J’avance parmi les dunes. A chaque pas ou presque mes yeux rencontrent des objets demeurés là malgré les ratissages successifs. Je me penche. Ramasse ici une brosse à dents. Là un stylo. Un morceau de miroir. Un peigne. Un rasoir. Une louche - utilisée combien de fois, pour servir combien d’assiettes ? Un flacon de shampoing miniature «Le Jardin des Alpes, 35 ml». Des cuillères. Une fourchette. Deux préservatifs neufs, malgré la poussière, péremption juin 2018. Plus loin, un ballon de foot jaune. Puis un autre, blanc, griffé OM, en plastique très léger - de ces ballons qui au premier shoot s’envolent en trombe imprévisible.

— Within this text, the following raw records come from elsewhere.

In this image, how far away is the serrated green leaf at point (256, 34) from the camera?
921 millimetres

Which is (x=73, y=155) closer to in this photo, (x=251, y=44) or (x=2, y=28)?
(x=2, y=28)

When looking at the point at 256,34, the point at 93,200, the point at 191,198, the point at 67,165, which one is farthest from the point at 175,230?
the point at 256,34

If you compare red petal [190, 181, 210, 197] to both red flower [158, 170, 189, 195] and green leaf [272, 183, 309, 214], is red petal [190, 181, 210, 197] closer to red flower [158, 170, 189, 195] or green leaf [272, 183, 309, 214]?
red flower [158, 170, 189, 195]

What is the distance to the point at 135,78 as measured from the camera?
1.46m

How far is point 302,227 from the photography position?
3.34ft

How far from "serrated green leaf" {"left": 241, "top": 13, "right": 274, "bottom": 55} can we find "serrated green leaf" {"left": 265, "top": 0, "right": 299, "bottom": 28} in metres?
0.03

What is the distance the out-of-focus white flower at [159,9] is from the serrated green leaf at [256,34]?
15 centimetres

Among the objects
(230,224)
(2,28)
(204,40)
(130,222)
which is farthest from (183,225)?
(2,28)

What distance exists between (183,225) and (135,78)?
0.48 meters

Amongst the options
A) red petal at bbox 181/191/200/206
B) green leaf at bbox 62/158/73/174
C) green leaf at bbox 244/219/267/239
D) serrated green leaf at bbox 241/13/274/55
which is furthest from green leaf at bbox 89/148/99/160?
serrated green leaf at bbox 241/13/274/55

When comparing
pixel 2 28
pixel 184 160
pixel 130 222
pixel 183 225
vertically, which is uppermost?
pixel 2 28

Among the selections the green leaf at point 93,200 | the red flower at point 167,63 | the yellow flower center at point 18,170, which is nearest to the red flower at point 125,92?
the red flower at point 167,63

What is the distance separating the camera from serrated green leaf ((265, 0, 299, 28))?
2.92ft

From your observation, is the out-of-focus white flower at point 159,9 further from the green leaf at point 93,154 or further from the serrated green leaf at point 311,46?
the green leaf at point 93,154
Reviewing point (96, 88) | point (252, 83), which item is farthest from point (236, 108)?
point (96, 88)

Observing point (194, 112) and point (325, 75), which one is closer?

J’avais d’abord ressenti, en voyant le site désert, une sorte de stupeur - celle de la trace volée, du passé déjà arasé, nettoyé. Il n’en est rien. Tout est là. Le sol se souvient. C’est une sensation étrange. Tout a disparu. Et en même temps tout continue d’être là. Tracé des allées de l’ancien bidonville. Mamelon sablonneux qui surplombait le camp dit «des conteneurs». Sacs poubelles noirs abandonnés à demi pleins, signe d’une campagne de ramassage toujours en cours.

Plus loin je me baisse pour ramasser un rectangle de plastique brûlé de soleil, griffé de sable : le titre de séjour italien, toujours valide, d’un homme d’origine afghane qui l’aura perdu sans doute dans la hâte du départ. Sur la photo, l’homme a l’air hagard des portaits pris au flash, de nuit, dans l’urgence d’un centre surchargé. Où dort-il ce soir ? A-t-il été relogé avec d’autres dans un CAO du Massif central, de Bretagne, des Pyrénées ? A-t-il été renvoyé en Italie ? Est-il toujours là, en famille peut-être, à quelques centaines de mètres seulement, toujours aussi précairement caché, continuant malgré tout de vivre, de se brosser les dents le soir, de se peigner chaque matin devant un bout de miroir, de jouer au foot parfois ?

J’imagine les archéologues de demain, s’ils viennent un jour à fouiller cette lande. J’imagine les explications qu’ils chercheront à cet entassement humain aussi fantastiquement dense qu’éphémère. La description qu’ils tenteront de faire de nous, Français de 2017, animaux bizarres, assez inquiets malgré notre richesse collective inédite dans l’histoire pour laisser s’amonceler ainsi des milliers d’hommes, de femmes et d’enfants à deux pas de chez nous dans le sable, en pleine zone Seveso, sur le site d’une ancienne décharge - puisque cela aussi ils le découvriront, en creusant un peu plus profond encore. Nul doute que nous aurons des comptes à rendre. Nul doute que notre prochain président aussi en aura, et avec lui la politique d’accueil qu’il décidera, sitôt délivré du contexte électoral, de mettre en œuvre ou pas.